(Records contained in a dataset)
▽

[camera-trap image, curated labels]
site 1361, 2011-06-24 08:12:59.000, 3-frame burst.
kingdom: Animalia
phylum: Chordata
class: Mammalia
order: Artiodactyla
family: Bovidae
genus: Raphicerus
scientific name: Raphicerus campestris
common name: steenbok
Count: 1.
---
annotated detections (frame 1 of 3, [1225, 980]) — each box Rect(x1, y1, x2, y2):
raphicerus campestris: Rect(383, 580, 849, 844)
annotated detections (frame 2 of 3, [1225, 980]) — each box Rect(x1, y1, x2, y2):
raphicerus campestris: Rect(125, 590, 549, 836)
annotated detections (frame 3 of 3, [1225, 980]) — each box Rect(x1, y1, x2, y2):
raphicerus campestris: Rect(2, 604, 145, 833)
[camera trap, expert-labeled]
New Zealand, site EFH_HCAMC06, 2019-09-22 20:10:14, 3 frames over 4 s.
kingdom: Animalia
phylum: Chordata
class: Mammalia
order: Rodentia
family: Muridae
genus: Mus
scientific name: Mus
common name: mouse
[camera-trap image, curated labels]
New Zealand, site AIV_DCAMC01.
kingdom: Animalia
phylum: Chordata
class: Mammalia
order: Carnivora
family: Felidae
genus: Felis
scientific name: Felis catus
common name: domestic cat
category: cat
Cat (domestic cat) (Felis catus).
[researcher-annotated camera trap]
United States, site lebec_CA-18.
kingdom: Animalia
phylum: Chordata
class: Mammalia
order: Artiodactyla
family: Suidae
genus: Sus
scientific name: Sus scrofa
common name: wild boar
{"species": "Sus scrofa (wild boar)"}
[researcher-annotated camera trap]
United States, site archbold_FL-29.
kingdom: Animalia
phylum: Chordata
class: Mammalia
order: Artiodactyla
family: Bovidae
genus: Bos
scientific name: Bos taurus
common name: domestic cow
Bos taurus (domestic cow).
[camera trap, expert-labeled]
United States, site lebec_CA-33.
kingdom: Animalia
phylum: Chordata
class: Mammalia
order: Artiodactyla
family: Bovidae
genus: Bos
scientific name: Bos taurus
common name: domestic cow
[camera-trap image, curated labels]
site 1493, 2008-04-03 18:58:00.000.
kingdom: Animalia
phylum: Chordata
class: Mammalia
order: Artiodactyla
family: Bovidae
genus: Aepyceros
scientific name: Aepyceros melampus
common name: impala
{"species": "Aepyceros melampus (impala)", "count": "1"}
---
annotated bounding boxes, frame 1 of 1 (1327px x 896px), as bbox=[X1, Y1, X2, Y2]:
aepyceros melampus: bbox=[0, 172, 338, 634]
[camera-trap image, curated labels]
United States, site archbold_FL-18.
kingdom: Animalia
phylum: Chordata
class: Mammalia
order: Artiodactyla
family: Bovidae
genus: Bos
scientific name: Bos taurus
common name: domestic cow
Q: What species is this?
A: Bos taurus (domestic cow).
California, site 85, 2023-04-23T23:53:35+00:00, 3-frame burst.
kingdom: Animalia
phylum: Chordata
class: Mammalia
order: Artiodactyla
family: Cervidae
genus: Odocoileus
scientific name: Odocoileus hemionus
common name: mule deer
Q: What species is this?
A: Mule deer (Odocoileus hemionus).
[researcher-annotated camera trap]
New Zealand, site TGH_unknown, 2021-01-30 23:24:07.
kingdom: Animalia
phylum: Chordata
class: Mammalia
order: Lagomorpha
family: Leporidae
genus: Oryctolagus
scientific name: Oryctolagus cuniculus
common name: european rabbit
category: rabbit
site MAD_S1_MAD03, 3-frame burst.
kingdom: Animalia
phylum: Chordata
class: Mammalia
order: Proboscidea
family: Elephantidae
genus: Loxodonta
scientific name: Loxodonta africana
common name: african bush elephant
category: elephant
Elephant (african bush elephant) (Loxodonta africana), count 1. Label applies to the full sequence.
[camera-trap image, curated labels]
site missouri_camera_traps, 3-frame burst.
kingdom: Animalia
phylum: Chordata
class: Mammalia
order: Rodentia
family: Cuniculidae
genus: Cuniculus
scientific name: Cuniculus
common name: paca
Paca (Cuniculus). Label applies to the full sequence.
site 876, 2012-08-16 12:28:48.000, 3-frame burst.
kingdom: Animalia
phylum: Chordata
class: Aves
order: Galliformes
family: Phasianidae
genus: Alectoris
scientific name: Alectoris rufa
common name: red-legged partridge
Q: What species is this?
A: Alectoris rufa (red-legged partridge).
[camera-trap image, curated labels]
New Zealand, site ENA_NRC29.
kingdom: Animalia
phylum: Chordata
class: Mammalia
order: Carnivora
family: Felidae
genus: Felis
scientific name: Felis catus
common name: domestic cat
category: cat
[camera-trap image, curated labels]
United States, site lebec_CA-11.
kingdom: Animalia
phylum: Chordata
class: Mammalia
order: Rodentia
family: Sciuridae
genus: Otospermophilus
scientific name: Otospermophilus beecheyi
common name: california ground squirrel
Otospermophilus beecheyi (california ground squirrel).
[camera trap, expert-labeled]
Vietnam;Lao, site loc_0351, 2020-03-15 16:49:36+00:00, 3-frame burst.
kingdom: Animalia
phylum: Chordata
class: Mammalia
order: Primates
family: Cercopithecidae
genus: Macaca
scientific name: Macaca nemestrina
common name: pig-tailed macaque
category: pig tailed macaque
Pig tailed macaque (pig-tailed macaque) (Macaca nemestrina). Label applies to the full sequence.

△

WORK ITEM — Reproduce the entries above in full, verbatim.

EXERCISE RESULT —
[camera-trap image, curated labels]
site 1361, 2011-06-24 08:12:59.000, 3-frame burst.
kingdom: Animalia
phylum: Chordata
class: Mammalia
order: Artiodactyla
family: Bovidae
genus: Raphicerus
scientific name: Raphicerus campestris
common name: steenbok
Count: 1.
---
annotated detections (frame 1 of 3, [1225, 980]) — each box Rect(x1, y1, x2, y2):
raphicerus campestris: Rect(383, 580, 849, 844)
annotated detections (frame 2 of 3, [1225, 980]) — each box Rect(x1, y1, x2, y2):
raphicerus campestris: Rect(125, 590, 549, 836)
annotated detections (frame 3 of 3, [1225, 980]) — each box Rect(x1, y1, x2, y2):
raphicerus campestris: Rect(2, 604, 145, 833)
[camera trap, expert-labeled]
New Zealand, site EFH_HCAMC06, 2019-09-22 20:10:14, 3 frames over 4 s.
kingdom: Animalia
phylum: Chordata
class: Mammalia
order: Rodentia
family: Muridae
genus: Mus
scientific name: Mus
common name: mouse
[camera-trap image, curated labels]
New Zealand, site AIV_DCAMC01.
kingdom: Animalia
phylum: Chordata
class: Mammalia
order: Carnivora
family: Felidae
genus: Felis
scientific name: Felis catus
common name: domestic cat
category: cat
Cat (domestic cat) (Felis catus).
[researcher-annotated camera trap]
United States, site lebec_CA-18.
kingdom: Animalia
phylum: Chordata
class: Mammalia
order: Artiodactyla
family: Suidae
genus: Sus
scientific name: Sus scrofa
common name: wild boar
{"species": "Sus scrofa (wild boar)"}
[researcher-annotated camera trap]
United States, site archbold_FL-29.
kingdom: Animalia
phylum: Chordata
class: Mammalia
order: Artiodactyla
family: Bovidae
genus: Bos
scientific name: Bos taurus
common name: domestic cow
Bos taurus (domestic cow).
[camera trap, expert-labeled]
United States, site lebec_CA-33.
kingdom: Animalia
phylum: Chordata
class: Mammalia
order: Artiodactyla
family: Bovidae
genus: Bos
scientific name: Bos taurus
common name: domestic cow
[camera-trap image, curated labels]
site 1493, 2008-04-03 18:58:00.000.
kingdom: Animalia
phylum: Chordata
class: Mammalia
order: Artiodactyla
family: Bovidae
genus: Aepyceros
scientific name: Aepyceros melampus
common name: impala
{"species": "Aepyceros melampus (impala)", "count": "1"}
---
annotated bounding boxes, frame 1 of 1 (1327px x 896px), as bbox=[X1, Y1, X2, Y2]:
aepyceros melampus: bbox=[0, 172, 338, 634]
[camera-trap image, curated labels]
United States, site archbold_FL-18.
kingdom: Animalia
phylum: Chordata
class: Mammalia
order: Artiodactyla
family: Bovidae
genus: Bos
scientific name: Bos taurus
common name: domestic cow
Q: What species is this?
A: Bos taurus (domestic cow).
California, site 85, 2023-04-23T23:53:35+00:00, 3-frame burst.
kingdom: Animalia
phylum: Chordata
class: Mammalia
order: Artiodactyla
family: Cervidae
genus: Odocoileus
scientific name: Odocoileus hemionus
common name: mule deer
Q: What species is this?
A: Mule deer (Odocoileus hemionus).
[researcher-annotated camera trap]
New Zealand, site TGH_unknown, 2021-01-30 23:24:07.
kingdom: Animalia
phylum: Chordata
class: Mammalia
order: Lagomorpha
family: Leporidae
genus: Oryctolagus
scientific name: Oryctolagus cuniculus
common name: european rabbit
category: rabbit
site MAD_S1_MAD03, 3-frame burst.
kingdom: Animalia
phylum: Chordata
class: Mammalia
order: Proboscidea
family: Elephantidae
genus: Loxodonta
scientific name: Loxodonta africana
common name: african bush elephant
category: elephant
Elephant (african bush elephant) (Loxodonta africana), count 1. Label applies to the full sequence.
[camera-trap image, curated labels]
site missouri_camera_traps, 3-frame burst.
kingdom: Animalia
phylum: Chordata
class: Mammalia
order: Rodentia
family: Cuniculidae
genus: Cuniculus
scientific name: Cuniculus
common name: paca
Paca (Cuniculus). Label applies to the full sequence.
site 876, 2012-08-16 12:28:48.000, 3-frame burst.
kingdom: Animalia
phylum: Chordata
class: Aves
order: Galliformes
family: Phasianidae
genus: Alectoris
scientific name: Alectoris rufa
common name: red-legged partridge
Q: What species is this?
A: Alectoris rufa (red-legged partridge).
[camera-trap image, curated labels]
New Zealand, site ENA_NRC29.
kingdom: Animalia
phylum: Chordata
class: Mammalia
order: Carnivora
family: Felidae
genus: Felis
scientific name: Felis catus
common name: domestic cat
category: cat
[camera-trap image, curated labels]
United States, site lebec_CA-11.
kingdom: Animalia
phylum: Chordata
class: Mammalia
order: Rodentia
family: Sciuridae
genus: Otospermophilus
scientific name: Otospermophilus beecheyi
common name: california ground squirrel
Otospermophilus beecheyi (california ground squirrel).
[camera trap, expert-labeled]
Vietnam;Lao, site loc_0351, 2020-03-15 16:49:36+00:00, 3-frame burst.
kingdom: Animalia
phylum: Chordata
class: Mammalia
order: Primates
family: Cercopithecidae
genus: Macaca
scientific name: Macaca nemestrina
common name: pig-tailed macaque
category: pig tailed macaque
Pig tailed macaque (pig-tailed macaque) (Macaca nemestrina). Label applies to the full sequence.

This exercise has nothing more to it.